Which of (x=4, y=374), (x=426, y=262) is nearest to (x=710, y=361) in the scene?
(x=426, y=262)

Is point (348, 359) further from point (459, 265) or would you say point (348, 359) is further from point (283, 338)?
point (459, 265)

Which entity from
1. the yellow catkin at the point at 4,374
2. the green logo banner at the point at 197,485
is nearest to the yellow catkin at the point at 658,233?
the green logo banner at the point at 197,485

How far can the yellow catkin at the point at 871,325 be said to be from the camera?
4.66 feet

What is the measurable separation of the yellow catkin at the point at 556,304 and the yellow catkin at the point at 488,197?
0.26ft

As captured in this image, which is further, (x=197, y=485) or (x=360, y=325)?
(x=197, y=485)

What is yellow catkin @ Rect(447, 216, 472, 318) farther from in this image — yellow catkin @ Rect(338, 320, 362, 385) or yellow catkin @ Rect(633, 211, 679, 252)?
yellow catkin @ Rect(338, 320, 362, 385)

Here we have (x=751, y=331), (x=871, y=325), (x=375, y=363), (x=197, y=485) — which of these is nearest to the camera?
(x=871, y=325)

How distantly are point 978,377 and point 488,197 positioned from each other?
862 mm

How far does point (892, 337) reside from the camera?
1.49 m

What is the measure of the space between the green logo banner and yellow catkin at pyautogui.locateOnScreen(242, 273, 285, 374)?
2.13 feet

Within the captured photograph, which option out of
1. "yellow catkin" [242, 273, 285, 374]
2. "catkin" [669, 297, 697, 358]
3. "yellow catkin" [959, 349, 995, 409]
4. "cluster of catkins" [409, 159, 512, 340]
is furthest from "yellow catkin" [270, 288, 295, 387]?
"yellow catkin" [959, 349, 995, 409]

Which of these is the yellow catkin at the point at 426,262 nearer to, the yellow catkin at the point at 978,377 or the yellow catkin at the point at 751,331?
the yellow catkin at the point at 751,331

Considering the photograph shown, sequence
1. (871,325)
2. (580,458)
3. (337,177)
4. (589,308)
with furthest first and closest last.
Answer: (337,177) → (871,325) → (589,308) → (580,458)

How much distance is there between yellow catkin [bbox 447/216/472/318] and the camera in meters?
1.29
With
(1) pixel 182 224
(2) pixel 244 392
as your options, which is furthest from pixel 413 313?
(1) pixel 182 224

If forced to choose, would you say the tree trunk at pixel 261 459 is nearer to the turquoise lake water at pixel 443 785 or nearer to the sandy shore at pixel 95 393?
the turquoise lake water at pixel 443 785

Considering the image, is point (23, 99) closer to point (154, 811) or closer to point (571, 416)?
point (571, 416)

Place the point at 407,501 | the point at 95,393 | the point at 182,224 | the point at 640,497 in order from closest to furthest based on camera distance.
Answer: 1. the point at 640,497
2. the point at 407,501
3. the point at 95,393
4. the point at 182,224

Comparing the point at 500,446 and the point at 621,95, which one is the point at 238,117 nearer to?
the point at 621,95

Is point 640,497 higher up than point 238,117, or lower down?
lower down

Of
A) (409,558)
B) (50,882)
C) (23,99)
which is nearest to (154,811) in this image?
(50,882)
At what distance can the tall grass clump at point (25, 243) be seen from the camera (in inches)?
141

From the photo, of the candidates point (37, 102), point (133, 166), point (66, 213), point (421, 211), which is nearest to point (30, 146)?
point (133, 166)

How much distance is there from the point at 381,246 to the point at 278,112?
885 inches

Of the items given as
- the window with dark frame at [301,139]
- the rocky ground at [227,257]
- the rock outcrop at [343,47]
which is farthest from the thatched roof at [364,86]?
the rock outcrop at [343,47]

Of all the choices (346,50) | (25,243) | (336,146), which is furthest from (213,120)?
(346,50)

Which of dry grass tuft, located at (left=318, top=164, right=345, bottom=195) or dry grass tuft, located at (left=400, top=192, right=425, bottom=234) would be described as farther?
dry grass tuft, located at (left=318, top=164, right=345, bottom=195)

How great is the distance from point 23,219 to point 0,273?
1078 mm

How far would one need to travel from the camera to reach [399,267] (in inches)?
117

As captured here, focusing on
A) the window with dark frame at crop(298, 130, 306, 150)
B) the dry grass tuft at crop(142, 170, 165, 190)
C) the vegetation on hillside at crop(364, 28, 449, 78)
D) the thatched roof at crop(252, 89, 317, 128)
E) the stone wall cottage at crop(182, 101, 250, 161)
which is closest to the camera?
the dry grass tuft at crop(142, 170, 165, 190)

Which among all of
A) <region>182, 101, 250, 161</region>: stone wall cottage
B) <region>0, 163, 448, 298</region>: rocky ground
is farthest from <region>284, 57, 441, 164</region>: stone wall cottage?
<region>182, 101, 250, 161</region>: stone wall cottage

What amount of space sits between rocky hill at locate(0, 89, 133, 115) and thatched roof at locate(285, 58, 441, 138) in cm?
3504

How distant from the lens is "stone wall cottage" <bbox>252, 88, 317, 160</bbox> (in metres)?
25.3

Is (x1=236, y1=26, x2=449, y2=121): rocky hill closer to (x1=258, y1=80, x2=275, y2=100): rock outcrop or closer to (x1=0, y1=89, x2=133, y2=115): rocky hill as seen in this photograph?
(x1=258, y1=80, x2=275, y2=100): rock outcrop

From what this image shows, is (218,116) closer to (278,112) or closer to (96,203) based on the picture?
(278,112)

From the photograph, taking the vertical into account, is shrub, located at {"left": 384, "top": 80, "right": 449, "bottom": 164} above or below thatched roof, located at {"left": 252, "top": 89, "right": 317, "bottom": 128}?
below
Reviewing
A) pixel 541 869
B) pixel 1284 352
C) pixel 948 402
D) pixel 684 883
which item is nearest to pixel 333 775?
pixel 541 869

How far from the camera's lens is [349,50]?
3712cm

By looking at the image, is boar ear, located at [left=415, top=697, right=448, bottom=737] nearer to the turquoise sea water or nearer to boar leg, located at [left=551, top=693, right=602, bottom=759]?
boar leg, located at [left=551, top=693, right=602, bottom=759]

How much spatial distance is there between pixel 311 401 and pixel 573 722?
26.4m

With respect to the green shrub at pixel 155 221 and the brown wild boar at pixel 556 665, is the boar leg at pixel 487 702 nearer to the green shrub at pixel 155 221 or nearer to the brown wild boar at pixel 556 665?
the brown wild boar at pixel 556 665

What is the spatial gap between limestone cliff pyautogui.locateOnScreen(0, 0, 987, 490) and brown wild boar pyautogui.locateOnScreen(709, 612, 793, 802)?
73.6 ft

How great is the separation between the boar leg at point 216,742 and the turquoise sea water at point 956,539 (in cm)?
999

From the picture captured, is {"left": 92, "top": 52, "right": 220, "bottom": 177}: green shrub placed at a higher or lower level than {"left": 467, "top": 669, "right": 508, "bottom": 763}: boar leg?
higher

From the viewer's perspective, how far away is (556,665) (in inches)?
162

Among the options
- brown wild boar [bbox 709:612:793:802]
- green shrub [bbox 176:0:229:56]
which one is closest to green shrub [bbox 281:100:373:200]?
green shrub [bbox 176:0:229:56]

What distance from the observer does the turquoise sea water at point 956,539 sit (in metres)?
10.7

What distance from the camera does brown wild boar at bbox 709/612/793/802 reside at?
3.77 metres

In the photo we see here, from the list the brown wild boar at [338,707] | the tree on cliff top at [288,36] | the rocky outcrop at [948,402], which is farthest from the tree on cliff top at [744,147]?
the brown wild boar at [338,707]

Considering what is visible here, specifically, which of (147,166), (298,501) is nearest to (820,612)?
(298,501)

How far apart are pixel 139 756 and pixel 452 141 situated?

------------------------------------------------------------

(Problem statement): Retype all of the entries above word for word, with nothing changed.

(Finished exercise):
Which of (x=4, y=374), (x=426, y=262) is nearest to (x=710, y=361) in the scene?
(x=426, y=262)

Is point (348, 359) further from point (459, 265) or would you say point (348, 359) is further from point (283, 338)?
point (459, 265)

Which entity from
1. the yellow catkin at the point at 4,374
2. the green logo banner at the point at 197,485
is nearest to the yellow catkin at the point at 658,233?
the green logo banner at the point at 197,485

How far can the yellow catkin at the point at 871,325 be said to be from the camera?
4.66 feet

What is the measurable separation of the yellow catkin at the point at 556,304 and the yellow catkin at the point at 488,197?
0.26ft

As captured in this image, which is further, (x=197, y=485) or (x=360, y=325)?
(x=197, y=485)

What is yellow catkin @ Rect(447, 216, 472, 318) farther from in this image — yellow catkin @ Rect(338, 320, 362, 385) or yellow catkin @ Rect(633, 211, 679, 252)?
yellow catkin @ Rect(338, 320, 362, 385)

Here we have (x=751, y=331), (x=871, y=325), (x=375, y=363), (x=197, y=485) — which of these is nearest to the camera?
(x=871, y=325)

How distantly are point 978,377 and point 488,197 positioned from each other?
862 mm

How far does point (892, 337) reside from the camera?
1.49 m

What is the measure of the space between the green logo banner and yellow catkin at pyautogui.locateOnScreen(242, 273, 285, 374)?
2.13 feet

Within the captured photograph, which option out of
1. "yellow catkin" [242, 273, 285, 374]
2. "catkin" [669, 297, 697, 358]
3. "yellow catkin" [959, 349, 995, 409]
4. "cluster of catkins" [409, 159, 512, 340]
is furthest from "yellow catkin" [270, 288, 295, 387]?
"yellow catkin" [959, 349, 995, 409]

Which of these is the yellow catkin at the point at 426,262 nearer to, the yellow catkin at the point at 978,377 or the yellow catkin at the point at 751,331?
the yellow catkin at the point at 751,331

Considering the photograph shown, sequence
1. (871,325)
2. (580,458)
3. (337,177)
4. (589,308)
with furthest first and closest last.
Answer: (337,177) → (871,325) → (589,308) → (580,458)

How much distance is there between yellow catkin [bbox 447/216/472/318] and the camera in meters?
1.29
With
(1) pixel 182 224
(2) pixel 244 392
as your options, which is furthest from pixel 413 313?
(1) pixel 182 224

If forced to choose, would you say the tree trunk at pixel 261 459 is nearer to the turquoise lake water at pixel 443 785 or nearer to the sandy shore at pixel 95 393?
the turquoise lake water at pixel 443 785

Considering the image, is point (23, 99) closer to point (154, 811) or closer to point (571, 416)?
point (571, 416)

Place the point at 407,501 | the point at 95,393 | the point at 182,224 | the point at 640,497 in order from closest to furthest based on camera distance.
Answer: 1. the point at 640,497
2. the point at 407,501
3. the point at 95,393
4. the point at 182,224

Comparing the point at 500,446 and the point at 621,95, which one is the point at 238,117 nearer to?
the point at 621,95

Is point 640,497 higher up than point 238,117, or lower down?
lower down

Of
A) (409,558)
B) (50,882)
C) (23,99)
which is nearest to (154,811) in this image?
(50,882)
At what distance can the tall grass clump at point (25, 243) be seen from the camera (in inches)?
141

From the photo, of the candidates point (37, 102), point (133, 166), point (66, 213), point (421, 211), which is nearest to point (30, 146)?
point (133, 166)

How much distance is there from the point at 381,246 to the point at 278,112?
885 inches

Of the items given as
- the window with dark frame at [301,139]
- the rocky ground at [227,257]
- the rock outcrop at [343,47]
which is farthest from the thatched roof at [364,86]?
the rock outcrop at [343,47]

Of all the choices (346,50) | (25,243) | (336,146), which is furthest from (213,120)?
(346,50)

Which of dry grass tuft, located at (left=318, top=164, right=345, bottom=195) or dry grass tuft, located at (left=400, top=192, right=425, bottom=234) would be described as farther?
dry grass tuft, located at (left=318, top=164, right=345, bottom=195)

How great is the distance from point 23,219 to point 0,273?
1078 mm

How far would one need to travel from the camera to reach [399,267] (in inches)?
117

As captured here, focusing on
A) the window with dark frame at crop(298, 130, 306, 150)
B) the dry grass tuft at crop(142, 170, 165, 190)
C) the vegetation on hillside at crop(364, 28, 449, 78)
D) the thatched roof at crop(252, 89, 317, 128)
E) the stone wall cottage at crop(182, 101, 250, 161)
which is closest to the camera?
the dry grass tuft at crop(142, 170, 165, 190)

Which among all of
A) <region>182, 101, 250, 161</region>: stone wall cottage
B) <region>0, 163, 448, 298</region>: rocky ground
is farthest from <region>284, 57, 441, 164</region>: stone wall cottage?
<region>182, 101, 250, 161</region>: stone wall cottage

What amount of space sits between rocky hill at locate(0, 89, 133, 115) and thatched roof at locate(285, 58, 441, 138) in cm?
3504

How distant from the lens is "stone wall cottage" <bbox>252, 88, 317, 160</bbox> (in metres)?
25.3

Is (x1=236, y1=26, x2=449, y2=121): rocky hill closer to (x1=258, y1=80, x2=275, y2=100): rock outcrop or closer to (x1=0, y1=89, x2=133, y2=115): rocky hill as seen in this photograph?
(x1=258, y1=80, x2=275, y2=100): rock outcrop

From what this image shows, is (218,116) closer to (278,112) or closer to (96,203) based on the picture?
(278,112)

From the photograph, taking the vertical into account, is shrub, located at {"left": 384, "top": 80, "right": 449, "bottom": 164} above or below thatched roof, located at {"left": 252, "top": 89, "right": 317, "bottom": 128}?
below
Reviewing
A) pixel 541 869
B) pixel 1284 352
C) pixel 948 402
D) pixel 684 883
which item is nearest to pixel 333 775?
pixel 541 869

How far from the camera's lens is [349,50]?
3712cm

By looking at the image, is boar ear, located at [left=415, top=697, right=448, bottom=737] nearer to the turquoise sea water or nearer to boar leg, located at [left=551, top=693, right=602, bottom=759]?
boar leg, located at [left=551, top=693, right=602, bottom=759]

How much spatial distance is there between pixel 311 401 and pixel 573 722?
26.4m

With respect to the green shrub at pixel 155 221 and the brown wild boar at pixel 556 665, is the boar leg at pixel 487 702 nearer to the green shrub at pixel 155 221 or nearer to the brown wild boar at pixel 556 665?
the brown wild boar at pixel 556 665

What is the spatial gap between limestone cliff pyautogui.locateOnScreen(0, 0, 987, 490) and brown wild boar pyautogui.locateOnScreen(709, 612, 793, 802)?
73.6 ft

How great is the separation between the boar leg at point 216,742 and the turquoise sea water at point 956,539 (in cm)?
999

From the picture captured, is {"left": 92, "top": 52, "right": 220, "bottom": 177}: green shrub placed at a higher or lower level than {"left": 467, "top": 669, "right": 508, "bottom": 763}: boar leg?
higher

From the viewer's perspective, how far away is (556,665) (in inches)?
162

Among the options
- brown wild boar [bbox 709:612:793:802]
- green shrub [bbox 176:0:229:56]
which one is closest to green shrub [bbox 281:100:373:200]?
green shrub [bbox 176:0:229:56]

What distance from the observer does the turquoise sea water at point 956,539 sit (in metres)?
10.7

What distance from the camera does brown wild boar at bbox 709/612/793/802 reside at?
3.77 metres

In the photo we see here, from the list the brown wild boar at [338,707] | the tree on cliff top at [288,36] | the rocky outcrop at [948,402], which is farthest from the tree on cliff top at [744,147]?
the brown wild boar at [338,707]

Considering what is visible here, specifically, which of (147,166), (298,501) is nearest to (820,612)?
(298,501)

How far apart are pixel 139 756 and pixel 452 141 situated?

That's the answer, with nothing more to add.